Honestly, there are ways to do religious humor. I've seen plenty of stuff that succeeds mightily and yet doesn't offend even when it pokes fun at or contrasts particular beliefs or practices. And I don't just mean brilliant Jewish insider humor, but as well stuff from outside that yet manages to convey a level of respect for the subject. It is not impossible, not at all, but it requires subtlety, maturity - and compassion.

When people cry 'Is nothing sacred anymore???' they seldom intend their lament literally. Rather, it is a wish for a return to some measure of delicacy, consideration, and politesse: what most mean is 'Is nothing off-limits anymore?

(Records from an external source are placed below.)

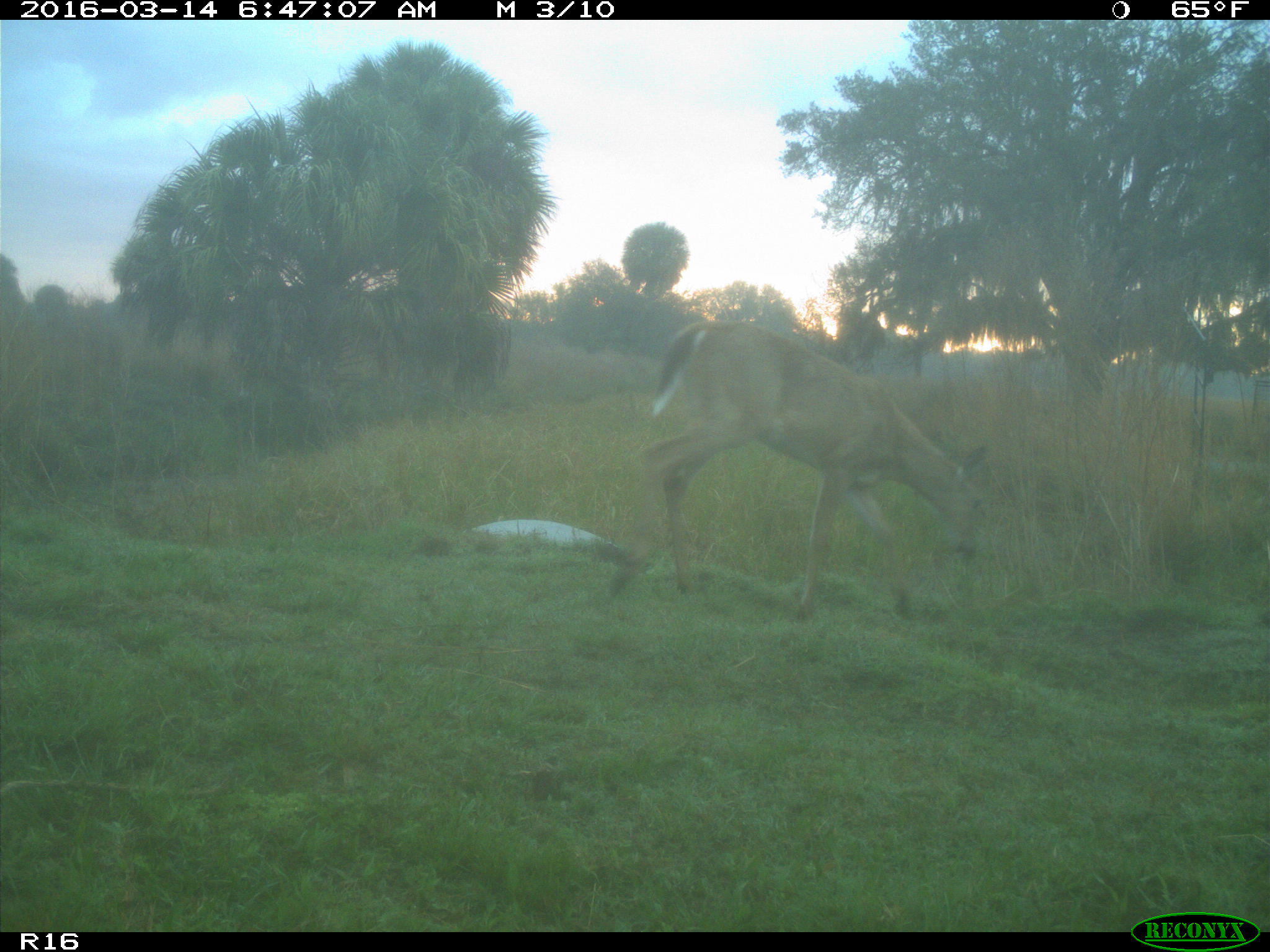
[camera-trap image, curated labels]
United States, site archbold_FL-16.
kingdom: Animalia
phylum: Chordata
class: Mammalia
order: Artiodactyla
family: Cervidae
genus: Odocoileus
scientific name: Odocoileus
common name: deer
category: unidentified deer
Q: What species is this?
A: Unidentified deer (deer) (Odocoileus).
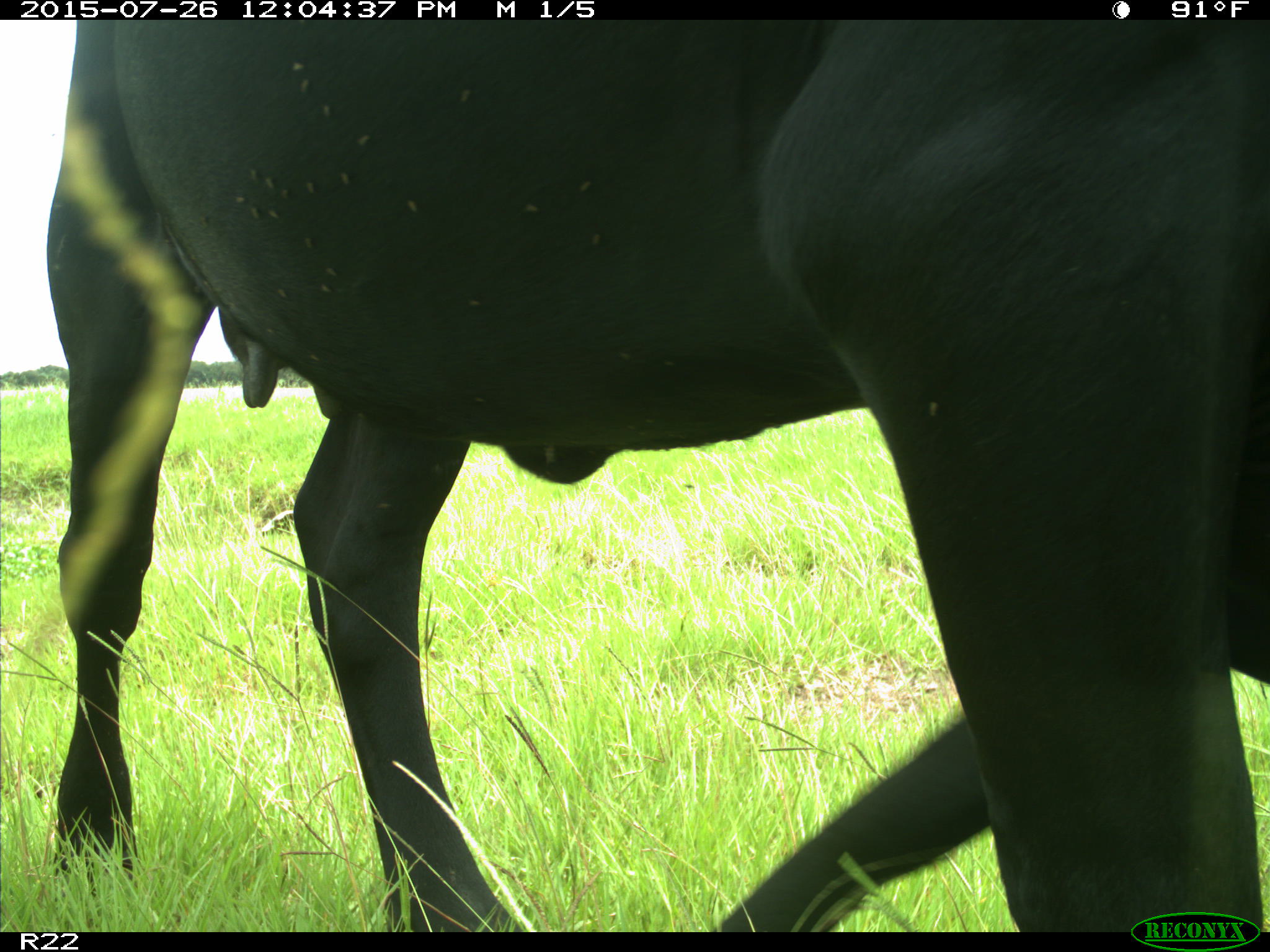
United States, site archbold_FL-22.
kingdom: Animalia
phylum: Chordata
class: Mammalia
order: Artiodactyla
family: Bovidae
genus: Bos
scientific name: Bos taurus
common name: domestic cow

Is nothing private anymore?' and 'Is nothing beyond the bounds of decency and common courtesy anymore?' It has nothing to do with religion, and everything to do with politeness.

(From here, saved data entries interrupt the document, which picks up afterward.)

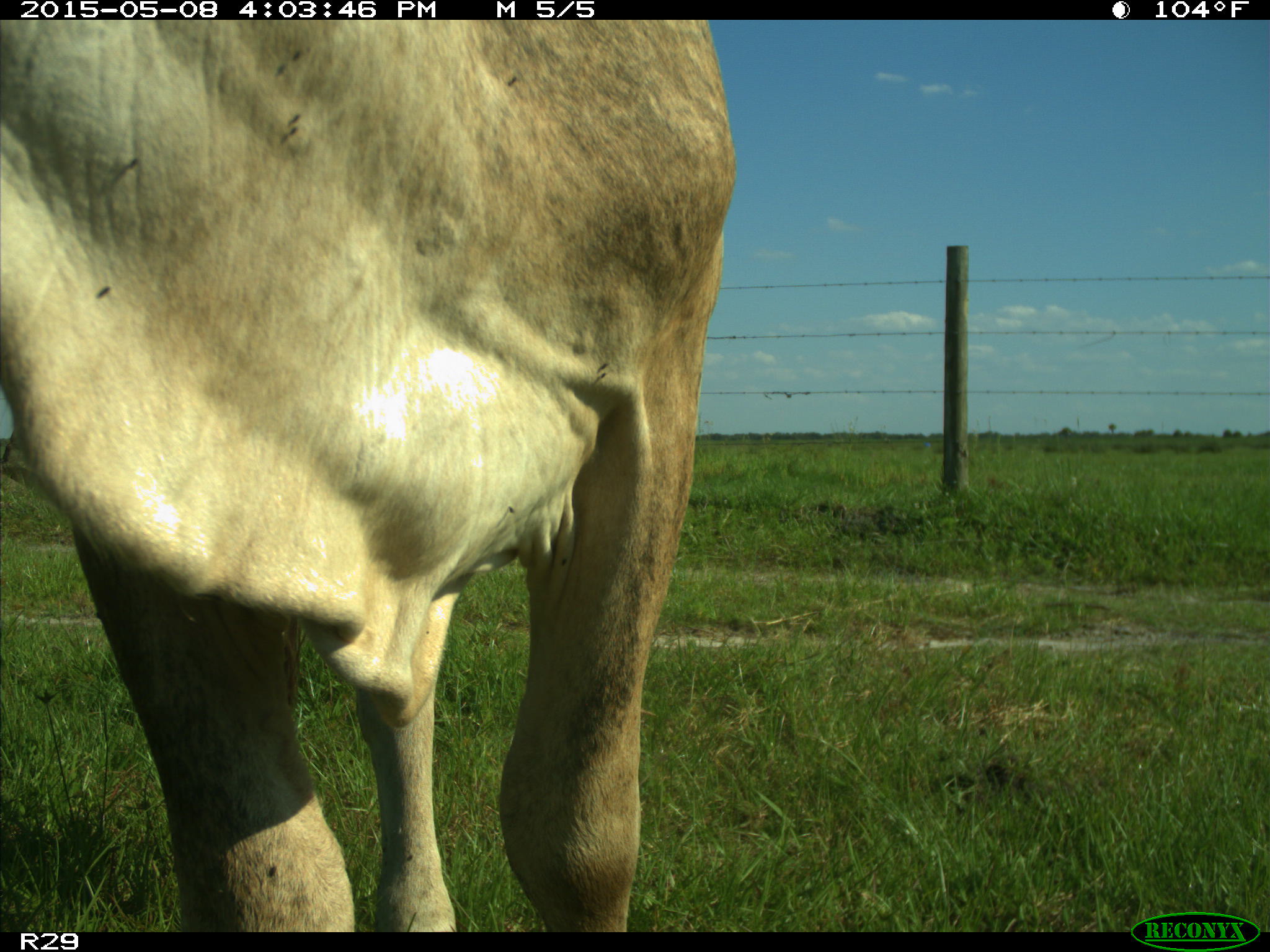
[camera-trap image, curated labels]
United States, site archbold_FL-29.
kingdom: Animalia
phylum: Chordata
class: Mammalia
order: Artiodactyla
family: Bovidae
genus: Bos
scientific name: Bos taurus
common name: domestic cow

And this is where Izzard's juvenile monologue about idiotic Creators and half-wit sons loses my interest. It was, and should have remained, settled a couple centuries ago that the natural sciences can tell us little of value about religion, and that religion likewise can tell us much about the cultivation of the soul but rather little about geology, or geometry, or cattle-breeding. That an individual has come to this epiphany in the 21st century and is shocked to find religion lacking in scientific insight (as in Izzard's version of Noah) just seems odd to me. A person can find himself unmoved by religion for various reasons, but that there is inadequate discussion of thermodynamics in John of the Cross is one, were it me, that I would feel slightly silly proffering as the crux of my atheism.

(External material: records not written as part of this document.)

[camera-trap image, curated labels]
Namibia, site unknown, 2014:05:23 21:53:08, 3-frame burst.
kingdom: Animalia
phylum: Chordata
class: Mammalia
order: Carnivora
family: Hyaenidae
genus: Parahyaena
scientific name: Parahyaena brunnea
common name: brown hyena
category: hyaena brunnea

But I would also say that even if the individual believes the experiences of John, or Jonas, or Rumi or Rahman Baba to have been 'all in their heads,' ridiculing their interior experience, in addition to being uncharitable, mean-spirited, and thus indefensible morally, is also simply as stupid and pointless in a pragmatic sense as making fun of a friend who thinks he looks better in his new haircut than he does: it's his haircut; let him live in it. You have a right to your own path of haircut self-discovery, and if on it you decide you prefer to continue with the tried-and-true No. 3 in perpetuity, you absolutely are under no obligation to get a copy of your friend's style.

This reactionary approach moreover conduces to the sort of us-v.-them mentality that - you guessed it! - religion is famous, and endlessly parodied and excoriated, for: they're stupid, we're not, so join our club. That an atheist presumably above the fray should resort to the same dirty tactics he would quickly condemn in others is, while not shocking (since we're all only human) still lazy - and, again, puerile. I would cringe and wince and undoubtedly throw up a little in my mouth if I had to read my high school journals filled with every pithy quote from Camus and Gide and Rimbaud that I felt could serve to prop up my (age-appropriate, let me add) stance that Religion is idiotic crap for crappy idiots who like crappy things. Thank God no one gave me a microphone, because in my defensive and angry posture I, too, sounded a bit like a crappy idiot.

Although it helped me terrifically with French!